EMBOSS: C2 Input Formats

Input formats are defined by "Uniform Sequence Addresses" in the form "format::filename"

The following formats are currently supported, reading sequences one at a time:

FASTA with optional accession number and description
NCBI a version of FASTA with NCBI entry/accession convention and description
GCG using the "Length:" value to read multiple files
EMBL
SWISS (SW)
GENBANK
NBRF
IG
CODATA
STRIDER
ACEDB
STADEN currently the same as TEXT but needs extensions for sequence ambiguity codes and optional identifier
TEXT (also called PLAIN or RAW to match readseq)

The aim is to include all formats that readseq can accept, plus some other recent additions such as ACEDB.

The readseq formats not yet implemented are DNAStrider, Fitch, Zuker, Olsen, Phylip3.2, ASN.1, PAUP/NEXUS

The latest version of readseq supports more formats, but is implemented in Java. EMBOSS aims to support all formats that readseq covers.

EMBOSS has a list of known formats, and a list of formats to be tested for an unknown sequence.
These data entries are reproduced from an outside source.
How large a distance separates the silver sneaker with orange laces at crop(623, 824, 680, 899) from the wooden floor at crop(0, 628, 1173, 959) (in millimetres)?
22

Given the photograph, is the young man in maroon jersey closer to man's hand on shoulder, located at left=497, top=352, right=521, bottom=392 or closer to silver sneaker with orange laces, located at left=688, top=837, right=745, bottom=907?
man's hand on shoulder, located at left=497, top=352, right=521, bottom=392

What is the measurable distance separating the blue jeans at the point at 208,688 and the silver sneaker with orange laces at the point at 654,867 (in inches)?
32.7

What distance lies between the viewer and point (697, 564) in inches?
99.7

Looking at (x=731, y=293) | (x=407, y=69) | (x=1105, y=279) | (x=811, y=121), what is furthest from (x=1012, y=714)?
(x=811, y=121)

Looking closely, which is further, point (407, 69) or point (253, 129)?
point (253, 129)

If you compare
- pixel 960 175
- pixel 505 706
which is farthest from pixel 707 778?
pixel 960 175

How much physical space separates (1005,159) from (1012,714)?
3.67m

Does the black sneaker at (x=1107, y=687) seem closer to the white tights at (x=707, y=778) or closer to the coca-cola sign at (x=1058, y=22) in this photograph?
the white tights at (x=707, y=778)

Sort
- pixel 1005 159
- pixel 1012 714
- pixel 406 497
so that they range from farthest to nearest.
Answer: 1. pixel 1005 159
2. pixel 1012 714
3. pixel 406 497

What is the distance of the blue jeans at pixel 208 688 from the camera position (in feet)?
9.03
There is also a default list of formats in variable EMBOSS_FORMAT.
Any specified format must work. A failure should produce an error message and abort the application.
Only if no format is specified should EMBOSS try alternatives until it succeeds.
GCG format must be tested before other formats to test for the ".." line.
For database definitions, a format must always be specified. A missing format is an error.
GCG 9.x has a special first line. This can be used if found, but is not required. It is used to set the sequence type, but the type in the GCG ".." line overrides it.
The length on the GCG ".." line is trusted. If a GCG format sequence is edited it should be reformatted before use. EMBOSS reads until the expected number of bases have been read, then stops.

Staden format is now known as "experiment file format" and is renamed to "Experiment" although "Staden" still exists as an alternative name.
Most formats (including GCG for EMBOSS) allow multiple sequences to be saved in one file. There is a command line option "-[no]ossingle" to control writing to separate files where there is a choice.
Additional multiple sequence input formats should include: Pfam, ProDom, HMMER 2.0 and Geoff Barton's block format.
Files of USAs are useful. These work like VMS lists with an "@filename" syntax, as also used by GCG. You can also say "list::filename" as "list" is treated as a special format. There is a problem with the format on the command line which is being ignored for list file processing.
USAs are useful. The format syntax is reasonable but can be changed if a good alternative is suggested. We are still considering allowing a list of formats with "," delimiters to be used as alternatives. This would also be available for use as a value for "-sformat" and for format control variables.